Bavarian Nordic fabrique le seul vaccin homologué contre la variole du singe.

Mark Lennihan/AP/SIPA

C’est un tournant que le laboratoire danois Bavarian Nordic n’avait pas vu venir. Installée au nord de Copenhague, au Danemark, la petite biotech qui fabrique le seul vaccin homologué contre la variole du singe a connu une activité record ces derniers mois. L’OMS a déclenché en juillet son plus haut niveau d’alerte, alors que 2.673 cas ont été recensés en France selon le dernier bilan de Santé publique France et plus de 38.000 dans le monde. Les commandes de Bavarian Nordic s’envolent à mesure que le virus se propage. Et pour cause: il est le seul laboratoire à produire un vaccin de 3e génération (c’est-à-dire ne se répliquant pas dans l’organisme humain) contre la variole du singe, commercialisé sous le nom d’Imvanex en Europe, où il est autorisé depuis 2013, de Jynneos aux Etats-Unis et d’Imvamune au Canada.

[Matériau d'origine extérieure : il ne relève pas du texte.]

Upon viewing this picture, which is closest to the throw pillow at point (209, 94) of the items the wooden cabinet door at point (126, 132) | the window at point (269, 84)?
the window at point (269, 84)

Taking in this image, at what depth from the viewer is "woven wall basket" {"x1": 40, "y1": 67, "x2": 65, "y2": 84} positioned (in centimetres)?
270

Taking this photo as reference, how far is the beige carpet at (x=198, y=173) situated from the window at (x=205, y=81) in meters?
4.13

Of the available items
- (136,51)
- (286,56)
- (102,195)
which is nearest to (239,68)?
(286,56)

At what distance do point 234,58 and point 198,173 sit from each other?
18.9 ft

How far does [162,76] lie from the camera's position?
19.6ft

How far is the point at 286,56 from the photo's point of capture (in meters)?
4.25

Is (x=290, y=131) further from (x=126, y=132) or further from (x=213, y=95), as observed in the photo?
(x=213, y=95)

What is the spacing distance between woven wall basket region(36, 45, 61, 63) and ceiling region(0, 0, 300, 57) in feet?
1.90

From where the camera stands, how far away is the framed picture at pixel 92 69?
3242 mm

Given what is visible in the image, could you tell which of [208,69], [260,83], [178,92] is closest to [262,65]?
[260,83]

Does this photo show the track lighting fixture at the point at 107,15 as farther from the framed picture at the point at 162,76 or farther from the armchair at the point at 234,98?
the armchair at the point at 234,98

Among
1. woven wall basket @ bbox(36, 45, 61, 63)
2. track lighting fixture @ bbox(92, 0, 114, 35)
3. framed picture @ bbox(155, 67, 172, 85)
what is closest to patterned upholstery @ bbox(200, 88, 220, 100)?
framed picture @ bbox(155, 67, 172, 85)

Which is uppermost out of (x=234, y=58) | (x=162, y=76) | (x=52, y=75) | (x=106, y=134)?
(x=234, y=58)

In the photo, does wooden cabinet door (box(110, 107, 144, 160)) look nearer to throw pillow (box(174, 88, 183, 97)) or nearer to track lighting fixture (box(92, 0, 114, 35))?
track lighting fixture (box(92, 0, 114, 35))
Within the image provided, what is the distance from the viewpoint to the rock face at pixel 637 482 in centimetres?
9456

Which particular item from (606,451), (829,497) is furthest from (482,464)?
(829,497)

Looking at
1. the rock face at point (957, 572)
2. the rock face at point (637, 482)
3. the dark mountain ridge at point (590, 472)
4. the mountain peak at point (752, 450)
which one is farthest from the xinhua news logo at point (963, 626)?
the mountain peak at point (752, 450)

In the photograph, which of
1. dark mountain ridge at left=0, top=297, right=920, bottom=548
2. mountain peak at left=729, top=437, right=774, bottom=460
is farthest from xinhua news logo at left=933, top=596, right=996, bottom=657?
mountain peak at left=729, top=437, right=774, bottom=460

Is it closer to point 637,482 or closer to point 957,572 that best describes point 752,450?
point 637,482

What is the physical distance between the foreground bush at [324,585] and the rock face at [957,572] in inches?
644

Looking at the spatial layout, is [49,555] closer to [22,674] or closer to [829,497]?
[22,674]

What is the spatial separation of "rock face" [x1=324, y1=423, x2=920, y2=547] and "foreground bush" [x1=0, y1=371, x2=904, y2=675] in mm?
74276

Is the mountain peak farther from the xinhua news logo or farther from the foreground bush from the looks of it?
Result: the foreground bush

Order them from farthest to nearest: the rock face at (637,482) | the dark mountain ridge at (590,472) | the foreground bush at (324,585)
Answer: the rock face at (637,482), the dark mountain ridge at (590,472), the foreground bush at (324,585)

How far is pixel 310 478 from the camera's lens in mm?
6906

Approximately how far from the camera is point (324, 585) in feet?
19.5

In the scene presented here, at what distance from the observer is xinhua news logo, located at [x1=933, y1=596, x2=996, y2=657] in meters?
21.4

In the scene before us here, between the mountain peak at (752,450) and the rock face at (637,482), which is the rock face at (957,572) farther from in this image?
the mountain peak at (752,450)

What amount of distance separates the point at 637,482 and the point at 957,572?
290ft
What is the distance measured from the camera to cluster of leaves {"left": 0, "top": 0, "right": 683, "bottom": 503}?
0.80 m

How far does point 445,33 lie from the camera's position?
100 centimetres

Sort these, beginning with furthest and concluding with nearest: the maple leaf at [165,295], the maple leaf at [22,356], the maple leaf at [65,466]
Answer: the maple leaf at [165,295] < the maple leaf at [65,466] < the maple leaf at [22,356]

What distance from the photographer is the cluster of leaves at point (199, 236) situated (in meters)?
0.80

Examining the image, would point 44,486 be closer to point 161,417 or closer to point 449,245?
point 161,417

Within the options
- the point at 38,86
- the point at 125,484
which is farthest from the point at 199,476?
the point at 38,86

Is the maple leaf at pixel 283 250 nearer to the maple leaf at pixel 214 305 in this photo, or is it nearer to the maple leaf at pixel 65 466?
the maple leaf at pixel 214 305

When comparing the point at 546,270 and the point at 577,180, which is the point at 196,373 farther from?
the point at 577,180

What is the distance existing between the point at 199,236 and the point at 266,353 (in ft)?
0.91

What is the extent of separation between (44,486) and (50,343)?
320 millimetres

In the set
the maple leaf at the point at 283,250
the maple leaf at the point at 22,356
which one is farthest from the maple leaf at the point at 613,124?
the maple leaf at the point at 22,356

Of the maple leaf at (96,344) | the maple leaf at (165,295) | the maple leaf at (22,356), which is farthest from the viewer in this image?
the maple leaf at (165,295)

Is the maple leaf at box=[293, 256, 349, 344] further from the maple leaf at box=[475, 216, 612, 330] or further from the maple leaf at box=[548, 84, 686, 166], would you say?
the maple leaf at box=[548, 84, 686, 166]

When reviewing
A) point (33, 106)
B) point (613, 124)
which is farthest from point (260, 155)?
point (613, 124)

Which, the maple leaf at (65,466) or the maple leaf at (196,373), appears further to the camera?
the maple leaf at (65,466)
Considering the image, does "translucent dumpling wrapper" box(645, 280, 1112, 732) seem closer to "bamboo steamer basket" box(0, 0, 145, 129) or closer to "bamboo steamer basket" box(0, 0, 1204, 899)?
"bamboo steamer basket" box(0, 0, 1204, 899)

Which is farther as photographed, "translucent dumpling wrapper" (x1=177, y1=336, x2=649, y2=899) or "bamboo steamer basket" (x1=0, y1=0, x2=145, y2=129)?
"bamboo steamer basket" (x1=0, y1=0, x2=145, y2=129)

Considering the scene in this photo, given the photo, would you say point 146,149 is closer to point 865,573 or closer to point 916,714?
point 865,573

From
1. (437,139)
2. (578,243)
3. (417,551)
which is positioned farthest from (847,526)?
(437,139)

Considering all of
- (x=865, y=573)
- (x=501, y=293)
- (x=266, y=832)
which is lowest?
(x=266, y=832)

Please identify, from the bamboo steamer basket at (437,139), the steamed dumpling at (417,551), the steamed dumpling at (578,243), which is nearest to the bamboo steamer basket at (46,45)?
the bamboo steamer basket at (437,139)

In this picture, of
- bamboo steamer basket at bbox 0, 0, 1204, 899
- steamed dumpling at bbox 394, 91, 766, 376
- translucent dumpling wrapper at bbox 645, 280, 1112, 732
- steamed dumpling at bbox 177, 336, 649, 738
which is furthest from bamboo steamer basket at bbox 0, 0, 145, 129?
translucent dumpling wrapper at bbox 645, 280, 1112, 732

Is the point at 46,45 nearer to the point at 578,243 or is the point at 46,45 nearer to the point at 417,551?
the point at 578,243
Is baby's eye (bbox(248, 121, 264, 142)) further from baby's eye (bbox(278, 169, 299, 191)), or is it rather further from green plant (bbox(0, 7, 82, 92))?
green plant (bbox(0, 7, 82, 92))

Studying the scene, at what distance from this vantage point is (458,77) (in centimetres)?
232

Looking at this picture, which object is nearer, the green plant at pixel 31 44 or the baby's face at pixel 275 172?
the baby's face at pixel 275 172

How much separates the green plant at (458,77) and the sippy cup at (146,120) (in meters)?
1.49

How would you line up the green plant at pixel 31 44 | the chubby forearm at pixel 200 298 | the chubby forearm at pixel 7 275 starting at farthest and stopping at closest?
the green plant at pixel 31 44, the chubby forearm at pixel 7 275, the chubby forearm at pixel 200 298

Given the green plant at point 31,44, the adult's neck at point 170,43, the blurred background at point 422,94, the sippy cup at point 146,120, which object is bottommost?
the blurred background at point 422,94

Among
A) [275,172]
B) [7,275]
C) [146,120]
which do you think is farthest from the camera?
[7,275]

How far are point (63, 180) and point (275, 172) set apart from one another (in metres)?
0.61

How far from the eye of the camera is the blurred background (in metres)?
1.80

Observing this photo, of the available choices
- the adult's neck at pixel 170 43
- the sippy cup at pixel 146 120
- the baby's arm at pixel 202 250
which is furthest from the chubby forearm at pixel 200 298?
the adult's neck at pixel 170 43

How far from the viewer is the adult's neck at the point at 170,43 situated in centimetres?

La France a annoncé ce dimanche 11 août avoir commandé 1,5 million de doses, tandis que les Etats-Unis en ont commandé 7 millions. “Parmi les 90 pays touchés par la variole du singe, nous avons signé des contrats avec la grande majorité d’entre eux”, indique Rolf Sass Sorensen, vice-président de Bavarian Nordic contacté par Challenges. En situation de monopole temporaire, la biotech danoise a un boulevard de croissance devant elle. Depuis mai, les actionnaires ont vu le prix de leur action tripler et la société a revu son chiffre d’affaires à la hausse à près 400 millions d’euros, soit le double de ce qui avait été annoncé en mai. “C’est une opportunité pour nous de grandir et d’accroître notre production”, assure Rolf Sass Sorensen.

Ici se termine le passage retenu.